The heart rate img _ br calculated by the human face blood flow change can be detected through the human face blood flow change caused by the pulse;
the sensor output X is collected and the corresponding fatigue state Y, Y is an instance of Y and the corresponding probability P, P is an instance of P. And training a machine learning fusion algorithm by the acquired data set to obtain a model F.
The machine learning model F trained in advance is transplanted to the reasoning unit, and the newly acquired sensor data is input into the reasoning unit, so that the corresponding falling state and falling probability can be obtained.
Specifically, a machine learning fusion algorithm implementation method is adopted, and the details are as follows:
step 1, detecting physical signs of an experimenter when falling by using a falling detection sensor and sending the physical signs to an acquisition computer; the system is distributed in the light environment of strong light, weak light and no light, the acquisition sensor acquires a parameter X, the real falling state is recorded, the falling state is recorded as 1, and the non-falling state is recorded as-1;
step 2, repeating the step 1, and collecting experimental data as a training, verifying and testing data set;
step 3, dividing the data into a training set, a verification set and a test set according to a certain proportion;
the binary algorithm is adopted as a model, and the model is not limited to a logistic regression model, a support vector machine model, a random gradient descent model, a perception machine model, a neural network model and the like, the network is trained by utilizing training set data, the training effect is verified by utilizing verification set data, and the actual effect of the model is observed by utilizing test set data;
step 4, adjusting the parameters of the hyper-parametric optimization model by methods such as random parameter search, Bayesian optimization and the like;
and 5, transplanting the trained model to a falling detection machine learning inference unit to serve as a falling decision model.
The system outputs a falling state Y, a falling probability P and a sensor acquisition parameter X to be updated to a server in real time; when the falling state is detected, the falling state Y, the falling probability P, the sensor acquisition parameter X and a plurality of scene pictures during falling are uploaded to the server, and push messages are generated and pushed to the monitoring end application program.
In the description herein, references to the description of "one embodiment," "an example," "a specific example" or the like are intended to mean that a particular feature, structure, material, or characteristic described in connection with the embodiment or example is included in at least one embodiment or example of the invention.

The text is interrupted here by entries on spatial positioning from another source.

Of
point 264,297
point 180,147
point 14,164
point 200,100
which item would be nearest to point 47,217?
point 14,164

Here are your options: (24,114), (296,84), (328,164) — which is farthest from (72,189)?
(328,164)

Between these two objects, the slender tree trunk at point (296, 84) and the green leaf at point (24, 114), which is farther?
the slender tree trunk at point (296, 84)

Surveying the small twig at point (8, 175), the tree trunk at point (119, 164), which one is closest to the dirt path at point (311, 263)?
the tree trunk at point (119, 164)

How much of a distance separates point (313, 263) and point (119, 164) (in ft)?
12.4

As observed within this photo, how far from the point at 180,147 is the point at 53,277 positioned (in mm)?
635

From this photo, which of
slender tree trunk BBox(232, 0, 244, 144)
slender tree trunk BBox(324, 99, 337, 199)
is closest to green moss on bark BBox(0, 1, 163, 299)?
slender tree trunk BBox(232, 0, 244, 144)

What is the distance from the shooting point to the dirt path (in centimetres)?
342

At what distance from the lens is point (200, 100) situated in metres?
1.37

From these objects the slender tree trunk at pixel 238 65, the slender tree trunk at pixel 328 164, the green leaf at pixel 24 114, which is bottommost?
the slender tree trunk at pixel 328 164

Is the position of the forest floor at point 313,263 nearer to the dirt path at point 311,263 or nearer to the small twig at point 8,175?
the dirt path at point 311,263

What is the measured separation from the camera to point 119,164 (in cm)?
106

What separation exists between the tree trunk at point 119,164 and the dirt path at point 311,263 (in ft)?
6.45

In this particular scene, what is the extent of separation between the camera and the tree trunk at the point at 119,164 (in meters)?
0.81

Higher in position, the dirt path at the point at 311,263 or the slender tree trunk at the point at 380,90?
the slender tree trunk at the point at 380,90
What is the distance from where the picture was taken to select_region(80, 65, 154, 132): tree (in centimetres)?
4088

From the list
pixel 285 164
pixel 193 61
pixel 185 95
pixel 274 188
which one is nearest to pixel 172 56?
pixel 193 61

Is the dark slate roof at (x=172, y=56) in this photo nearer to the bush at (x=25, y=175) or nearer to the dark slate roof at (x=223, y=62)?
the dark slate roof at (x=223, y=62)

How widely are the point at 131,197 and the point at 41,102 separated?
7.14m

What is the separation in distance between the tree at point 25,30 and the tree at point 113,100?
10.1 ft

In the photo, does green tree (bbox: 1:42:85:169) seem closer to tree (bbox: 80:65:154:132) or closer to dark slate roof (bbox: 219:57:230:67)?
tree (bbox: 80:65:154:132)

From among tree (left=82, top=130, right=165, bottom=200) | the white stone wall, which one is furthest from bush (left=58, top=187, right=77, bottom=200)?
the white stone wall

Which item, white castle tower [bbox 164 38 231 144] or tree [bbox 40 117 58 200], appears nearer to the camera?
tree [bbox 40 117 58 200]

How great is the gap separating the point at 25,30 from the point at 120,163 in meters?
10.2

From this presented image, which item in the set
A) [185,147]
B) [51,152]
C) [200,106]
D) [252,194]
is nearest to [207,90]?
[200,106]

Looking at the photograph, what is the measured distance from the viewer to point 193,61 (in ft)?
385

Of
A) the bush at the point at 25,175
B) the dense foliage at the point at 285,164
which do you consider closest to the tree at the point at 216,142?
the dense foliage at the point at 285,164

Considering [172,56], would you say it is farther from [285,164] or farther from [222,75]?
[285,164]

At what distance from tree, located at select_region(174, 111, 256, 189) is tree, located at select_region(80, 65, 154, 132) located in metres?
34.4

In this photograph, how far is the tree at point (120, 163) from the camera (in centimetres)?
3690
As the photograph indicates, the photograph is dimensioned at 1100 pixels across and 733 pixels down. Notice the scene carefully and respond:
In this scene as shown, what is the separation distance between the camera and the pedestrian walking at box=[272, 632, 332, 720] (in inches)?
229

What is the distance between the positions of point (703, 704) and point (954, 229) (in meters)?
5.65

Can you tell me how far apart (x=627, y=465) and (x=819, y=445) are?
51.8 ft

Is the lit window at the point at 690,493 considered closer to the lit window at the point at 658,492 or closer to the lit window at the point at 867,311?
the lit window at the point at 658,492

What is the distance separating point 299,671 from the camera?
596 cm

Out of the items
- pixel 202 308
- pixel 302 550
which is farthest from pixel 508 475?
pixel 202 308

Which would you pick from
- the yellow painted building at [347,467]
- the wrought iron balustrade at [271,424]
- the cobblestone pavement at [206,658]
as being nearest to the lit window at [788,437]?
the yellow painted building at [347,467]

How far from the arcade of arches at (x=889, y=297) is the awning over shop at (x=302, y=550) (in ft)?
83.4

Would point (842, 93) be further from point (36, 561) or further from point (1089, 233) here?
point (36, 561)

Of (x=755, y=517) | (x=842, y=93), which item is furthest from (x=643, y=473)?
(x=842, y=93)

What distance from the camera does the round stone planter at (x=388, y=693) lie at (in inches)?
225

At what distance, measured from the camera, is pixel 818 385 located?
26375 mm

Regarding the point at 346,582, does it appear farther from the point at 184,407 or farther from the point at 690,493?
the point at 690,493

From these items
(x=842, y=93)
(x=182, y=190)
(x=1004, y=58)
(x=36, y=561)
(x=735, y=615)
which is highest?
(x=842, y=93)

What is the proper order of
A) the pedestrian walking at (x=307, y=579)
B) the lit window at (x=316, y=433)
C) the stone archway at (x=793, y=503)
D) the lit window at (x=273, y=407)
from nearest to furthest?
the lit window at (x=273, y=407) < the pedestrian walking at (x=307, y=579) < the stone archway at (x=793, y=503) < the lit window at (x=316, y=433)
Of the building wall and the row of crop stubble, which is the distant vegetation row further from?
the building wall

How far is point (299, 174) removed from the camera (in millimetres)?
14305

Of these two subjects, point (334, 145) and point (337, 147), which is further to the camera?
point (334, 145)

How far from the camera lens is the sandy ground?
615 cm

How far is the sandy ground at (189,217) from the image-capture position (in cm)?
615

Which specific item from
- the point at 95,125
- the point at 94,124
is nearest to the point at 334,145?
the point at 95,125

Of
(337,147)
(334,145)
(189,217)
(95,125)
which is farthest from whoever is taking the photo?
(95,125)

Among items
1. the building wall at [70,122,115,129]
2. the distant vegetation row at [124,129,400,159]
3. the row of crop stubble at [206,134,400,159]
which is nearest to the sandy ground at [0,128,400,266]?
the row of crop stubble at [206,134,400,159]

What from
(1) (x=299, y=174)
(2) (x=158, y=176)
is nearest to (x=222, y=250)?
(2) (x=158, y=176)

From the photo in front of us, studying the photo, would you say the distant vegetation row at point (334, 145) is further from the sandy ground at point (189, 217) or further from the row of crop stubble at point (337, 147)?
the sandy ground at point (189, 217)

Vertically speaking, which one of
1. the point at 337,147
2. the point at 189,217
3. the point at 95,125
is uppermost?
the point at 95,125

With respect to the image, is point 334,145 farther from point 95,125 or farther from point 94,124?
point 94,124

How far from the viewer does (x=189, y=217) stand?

In this specification, the schematic representations of the terms used above do not necessarily refer to the same embodiment or example. Furthermore, the particular features, structures, materials, or characteristics described may be combined in any suitable manner in any one or more embodiments or examples.
The foregoing is merely exemplary and illustrative of the present invention and various modifications, additions and substitutions may be made by those skilled in the art to the specific embodiments described without departing from the scope of the invention as defined in the following claims.